Stored items:
☆ ☆ ☆ ☆ ☆
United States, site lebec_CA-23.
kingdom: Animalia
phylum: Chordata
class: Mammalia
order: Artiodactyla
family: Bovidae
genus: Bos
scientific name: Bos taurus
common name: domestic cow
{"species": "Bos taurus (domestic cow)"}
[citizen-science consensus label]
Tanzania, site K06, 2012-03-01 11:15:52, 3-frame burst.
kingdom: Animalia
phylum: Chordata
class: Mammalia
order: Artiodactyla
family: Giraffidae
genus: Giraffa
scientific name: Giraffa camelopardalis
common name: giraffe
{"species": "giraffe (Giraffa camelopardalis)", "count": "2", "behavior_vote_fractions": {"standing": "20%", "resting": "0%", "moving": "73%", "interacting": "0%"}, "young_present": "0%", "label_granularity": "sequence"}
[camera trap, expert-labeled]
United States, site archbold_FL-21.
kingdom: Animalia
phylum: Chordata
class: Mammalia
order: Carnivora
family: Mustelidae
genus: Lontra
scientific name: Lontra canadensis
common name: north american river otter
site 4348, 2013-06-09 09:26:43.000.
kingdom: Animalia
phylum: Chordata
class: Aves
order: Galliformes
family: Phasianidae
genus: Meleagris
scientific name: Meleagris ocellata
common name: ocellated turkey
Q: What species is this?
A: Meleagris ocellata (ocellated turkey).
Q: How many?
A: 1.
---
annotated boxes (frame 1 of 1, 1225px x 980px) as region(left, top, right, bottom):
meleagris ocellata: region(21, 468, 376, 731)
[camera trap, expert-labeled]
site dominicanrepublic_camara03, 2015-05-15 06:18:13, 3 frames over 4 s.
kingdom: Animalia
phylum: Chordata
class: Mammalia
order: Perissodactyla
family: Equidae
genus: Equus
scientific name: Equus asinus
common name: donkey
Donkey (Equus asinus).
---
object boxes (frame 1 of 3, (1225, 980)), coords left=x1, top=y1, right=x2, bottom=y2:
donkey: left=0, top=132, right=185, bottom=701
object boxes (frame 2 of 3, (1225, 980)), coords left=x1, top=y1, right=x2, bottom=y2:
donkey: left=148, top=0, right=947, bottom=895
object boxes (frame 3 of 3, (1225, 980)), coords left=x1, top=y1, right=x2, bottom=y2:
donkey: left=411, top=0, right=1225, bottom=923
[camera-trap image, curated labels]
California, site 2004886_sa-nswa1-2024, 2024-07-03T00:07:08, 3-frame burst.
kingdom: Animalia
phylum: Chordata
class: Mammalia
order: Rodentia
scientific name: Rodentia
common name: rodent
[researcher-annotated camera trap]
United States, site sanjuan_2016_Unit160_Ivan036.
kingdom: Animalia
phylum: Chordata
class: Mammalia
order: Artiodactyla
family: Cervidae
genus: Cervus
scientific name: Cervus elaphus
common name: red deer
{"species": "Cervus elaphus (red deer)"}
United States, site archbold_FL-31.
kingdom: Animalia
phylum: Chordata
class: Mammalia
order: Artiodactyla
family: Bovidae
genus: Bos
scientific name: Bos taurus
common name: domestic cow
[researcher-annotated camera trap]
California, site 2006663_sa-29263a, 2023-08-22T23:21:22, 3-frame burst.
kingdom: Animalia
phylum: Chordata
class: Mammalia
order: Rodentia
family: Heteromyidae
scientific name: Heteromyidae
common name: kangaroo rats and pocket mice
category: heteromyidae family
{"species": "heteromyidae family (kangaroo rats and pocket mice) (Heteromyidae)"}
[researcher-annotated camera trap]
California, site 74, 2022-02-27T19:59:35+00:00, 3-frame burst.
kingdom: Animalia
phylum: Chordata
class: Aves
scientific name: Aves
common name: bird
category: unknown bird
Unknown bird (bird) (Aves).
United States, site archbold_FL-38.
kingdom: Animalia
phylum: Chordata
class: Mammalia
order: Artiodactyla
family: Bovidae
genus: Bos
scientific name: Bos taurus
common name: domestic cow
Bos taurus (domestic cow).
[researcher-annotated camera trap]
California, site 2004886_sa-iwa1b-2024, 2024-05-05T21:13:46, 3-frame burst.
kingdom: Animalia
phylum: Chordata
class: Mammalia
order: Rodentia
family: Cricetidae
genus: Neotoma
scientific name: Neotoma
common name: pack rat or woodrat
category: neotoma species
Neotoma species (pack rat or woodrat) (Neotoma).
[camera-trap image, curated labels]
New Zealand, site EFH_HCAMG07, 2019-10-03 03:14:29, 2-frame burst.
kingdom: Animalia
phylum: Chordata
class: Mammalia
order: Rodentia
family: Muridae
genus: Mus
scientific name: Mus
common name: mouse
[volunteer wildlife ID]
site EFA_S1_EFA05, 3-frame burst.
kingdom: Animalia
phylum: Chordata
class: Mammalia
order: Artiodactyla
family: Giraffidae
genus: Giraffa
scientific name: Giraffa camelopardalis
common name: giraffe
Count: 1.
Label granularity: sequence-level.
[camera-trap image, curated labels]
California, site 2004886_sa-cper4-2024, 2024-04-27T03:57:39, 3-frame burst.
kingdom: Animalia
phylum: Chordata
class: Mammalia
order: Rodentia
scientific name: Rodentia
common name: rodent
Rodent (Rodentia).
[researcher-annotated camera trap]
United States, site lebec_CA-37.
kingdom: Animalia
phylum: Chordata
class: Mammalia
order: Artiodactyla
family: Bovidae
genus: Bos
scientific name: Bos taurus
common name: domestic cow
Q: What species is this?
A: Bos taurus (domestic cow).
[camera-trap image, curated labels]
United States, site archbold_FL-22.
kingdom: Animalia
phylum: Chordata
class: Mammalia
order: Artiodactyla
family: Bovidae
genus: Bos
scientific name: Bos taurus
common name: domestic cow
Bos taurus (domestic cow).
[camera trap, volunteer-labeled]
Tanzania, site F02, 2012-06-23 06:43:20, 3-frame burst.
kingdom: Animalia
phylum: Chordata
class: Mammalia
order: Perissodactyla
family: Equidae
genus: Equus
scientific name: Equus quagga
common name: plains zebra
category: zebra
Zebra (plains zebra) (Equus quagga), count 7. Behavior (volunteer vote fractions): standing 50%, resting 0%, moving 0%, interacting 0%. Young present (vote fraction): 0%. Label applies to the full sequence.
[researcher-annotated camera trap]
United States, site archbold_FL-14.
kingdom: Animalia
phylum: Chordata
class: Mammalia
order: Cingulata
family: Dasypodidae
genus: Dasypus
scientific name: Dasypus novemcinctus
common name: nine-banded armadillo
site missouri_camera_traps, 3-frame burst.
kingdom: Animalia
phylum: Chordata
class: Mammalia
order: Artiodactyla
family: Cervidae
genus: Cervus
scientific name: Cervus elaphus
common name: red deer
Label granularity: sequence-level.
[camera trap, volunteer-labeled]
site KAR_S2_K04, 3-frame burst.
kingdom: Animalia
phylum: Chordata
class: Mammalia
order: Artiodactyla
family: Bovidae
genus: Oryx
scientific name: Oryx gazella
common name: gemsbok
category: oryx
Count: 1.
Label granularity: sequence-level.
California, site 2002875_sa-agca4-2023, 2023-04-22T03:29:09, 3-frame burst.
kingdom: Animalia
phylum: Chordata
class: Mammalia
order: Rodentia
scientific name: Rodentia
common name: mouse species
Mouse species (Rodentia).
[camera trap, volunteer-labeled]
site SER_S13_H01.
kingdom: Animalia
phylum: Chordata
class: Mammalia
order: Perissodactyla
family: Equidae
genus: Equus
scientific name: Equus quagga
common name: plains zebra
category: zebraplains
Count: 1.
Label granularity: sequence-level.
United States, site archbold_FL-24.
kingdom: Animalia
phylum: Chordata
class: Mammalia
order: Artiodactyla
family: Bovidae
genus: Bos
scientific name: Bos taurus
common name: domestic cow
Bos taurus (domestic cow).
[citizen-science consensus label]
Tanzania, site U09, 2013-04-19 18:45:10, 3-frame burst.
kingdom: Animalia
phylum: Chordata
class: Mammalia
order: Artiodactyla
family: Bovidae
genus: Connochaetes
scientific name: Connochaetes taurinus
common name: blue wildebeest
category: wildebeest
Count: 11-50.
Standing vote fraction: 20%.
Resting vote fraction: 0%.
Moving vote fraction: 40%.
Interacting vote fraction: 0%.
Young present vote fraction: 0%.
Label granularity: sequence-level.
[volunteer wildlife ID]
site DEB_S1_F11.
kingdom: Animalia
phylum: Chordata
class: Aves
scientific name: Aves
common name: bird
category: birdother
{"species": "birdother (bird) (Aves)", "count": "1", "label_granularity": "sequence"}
☆ ☆ ☆ ☆ ☆
**Your instructions**
Lines after the one containing "genus: Lontra" are left out; every line from the start of the entries through that line is restated word for word.

**Answer to this exercise**
United States, site lebec_CA-23.
kingdom: Animalia
phylum: Chordata
class: Mammalia
order: Artiodactyla
family: Bovidae
genus: Bos
scientific name: Bos taurus
common name: domestic cow
{"species": "Bos taurus (domestic cow)"}
[citizen-science consensus label]
Tanzania, site K06, 2012-03-01 11:15:52, 3-frame burst.
kingdom: Animalia
phylum: Chordata
class: Mammalia
order: Artiodactyla
family: Giraffidae
genus: Giraffa
scientific name: Giraffa camelopardalis
common name: giraffe
{"species": "giraffe (Giraffa camelopardalis)", "count": "2", "behavior_vote_fractions": {"standing": "20%", "resting": "0%", "moving": "73%", "interacting": "0%"}, "young_present": "0%", "label_granularity": "sequence"}
[camera trap, expert-labeled]
United States, site archbold_FL-21.
kingdom: Animalia
phylum: Chordata
class: Mammalia
order: Carnivora
family: Mustelidae
genus: Lontra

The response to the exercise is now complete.